Camera and GPS can be overcome to a degree probing these while the device is in Offline+ would be worthless. For camera, pocket is enough; for GPS, some sort of ekhem tinfoil wrapped around (or some pricey professional RF insulation pouch), is that correct?
However, I wouldn’t spiral down that road unless we find something out which is unlikely IMO.
I’ll try to perform some tests once I get my beloved wireless access point back, I’ll be able to run tcpdump directly on it.

Yeah if we end up having to put the phone in a faraday pouch, that seems like it would defeat the purpose of having an offline+ mode.
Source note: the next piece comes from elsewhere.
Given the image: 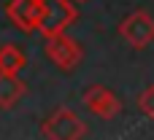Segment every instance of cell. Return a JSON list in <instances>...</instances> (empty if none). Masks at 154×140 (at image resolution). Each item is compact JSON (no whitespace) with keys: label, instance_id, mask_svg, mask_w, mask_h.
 <instances>
[{"label":"cell","instance_id":"obj_1","mask_svg":"<svg viewBox=\"0 0 154 140\" xmlns=\"http://www.w3.org/2000/svg\"><path fill=\"white\" fill-rule=\"evenodd\" d=\"M76 19H79V8L73 0H41L38 32L43 38H51L57 32H65Z\"/></svg>","mask_w":154,"mask_h":140},{"label":"cell","instance_id":"obj_2","mask_svg":"<svg viewBox=\"0 0 154 140\" xmlns=\"http://www.w3.org/2000/svg\"><path fill=\"white\" fill-rule=\"evenodd\" d=\"M41 132H43L46 140H81L87 135V124L81 121V116H79L73 108L60 105V108L41 124Z\"/></svg>","mask_w":154,"mask_h":140},{"label":"cell","instance_id":"obj_3","mask_svg":"<svg viewBox=\"0 0 154 140\" xmlns=\"http://www.w3.org/2000/svg\"><path fill=\"white\" fill-rule=\"evenodd\" d=\"M119 38H125L127 46L133 49H146L154 43V16L146 11V8H135L130 11L122 22H119Z\"/></svg>","mask_w":154,"mask_h":140},{"label":"cell","instance_id":"obj_4","mask_svg":"<svg viewBox=\"0 0 154 140\" xmlns=\"http://www.w3.org/2000/svg\"><path fill=\"white\" fill-rule=\"evenodd\" d=\"M46 57L60 67V70H76L84 59V49L79 40H73L68 32H57L51 38H46V46H43Z\"/></svg>","mask_w":154,"mask_h":140},{"label":"cell","instance_id":"obj_5","mask_svg":"<svg viewBox=\"0 0 154 140\" xmlns=\"http://www.w3.org/2000/svg\"><path fill=\"white\" fill-rule=\"evenodd\" d=\"M84 105L87 111H92L97 119H106V121L122 113V100L108 86H100V84H92L89 89H84Z\"/></svg>","mask_w":154,"mask_h":140},{"label":"cell","instance_id":"obj_6","mask_svg":"<svg viewBox=\"0 0 154 140\" xmlns=\"http://www.w3.org/2000/svg\"><path fill=\"white\" fill-rule=\"evenodd\" d=\"M5 16L22 32H32L38 30V22H41V0H8Z\"/></svg>","mask_w":154,"mask_h":140},{"label":"cell","instance_id":"obj_7","mask_svg":"<svg viewBox=\"0 0 154 140\" xmlns=\"http://www.w3.org/2000/svg\"><path fill=\"white\" fill-rule=\"evenodd\" d=\"M24 94H27V84H24L19 76L0 73V108H3V111L14 108Z\"/></svg>","mask_w":154,"mask_h":140},{"label":"cell","instance_id":"obj_8","mask_svg":"<svg viewBox=\"0 0 154 140\" xmlns=\"http://www.w3.org/2000/svg\"><path fill=\"white\" fill-rule=\"evenodd\" d=\"M27 65V57L19 46L14 43H3L0 46V73H8V76H19Z\"/></svg>","mask_w":154,"mask_h":140},{"label":"cell","instance_id":"obj_9","mask_svg":"<svg viewBox=\"0 0 154 140\" xmlns=\"http://www.w3.org/2000/svg\"><path fill=\"white\" fill-rule=\"evenodd\" d=\"M138 108H141V113H143L146 119H154V84H149V86L141 92V97H138Z\"/></svg>","mask_w":154,"mask_h":140},{"label":"cell","instance_id":"obj_10","mask_svg":"<svg viewBox=\"0 0 154 140\" xmlns=\"http://www.w3.org/2000/svg\"><path fill=\"white\" fill-rule=\"evenodd\" d=\"M73 3H87V0H73Z\"/></svg>","mask_w":154,"mask_h":140}]
</instances>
GPS I have mixed feelings about. With the stock apps, it shouldn’t be sending your coordinates anywhere (phone GPS is receive only, your GPS usually gets sent out via WLAN or cell data by apps). But the stock apps are so unhelpful that it’s pretty much a requirement at this point to sideload additional apps.

Only Weather and Maps are allowed access to GPS. Unless there was a backdoor or a sideloaded app, nothing should be there.
I get your point on the sideloaded apps, then it would be a matter of whether a certain app is polling GPS and sends the whole data as soon as it gets its connection back, and what the destination is (Google, proprietary service, anything else).
I’d have to think what apps that are worth sideloading (besides HERE WeGo or alike) may need access to location and might potentially send this out somewhere.

So, I talked to our team about this and this looks like it’s an unfortunate side-effect of sideloading. It’s difficult for our team to predict exactly how the phone will behave with third-party apps. However, they are aware of this. Thanks for pointing it out.

I totally understand that they can’t predict how every sideloaded app would work, but to me it seems like that’s all the more reason this should have been done at the hardware level. It’s very easy to predict what will happen if the camera or other hardware function no longer receives power.

It is what it is now, but probably something they should keep in mind for the next phone down the line.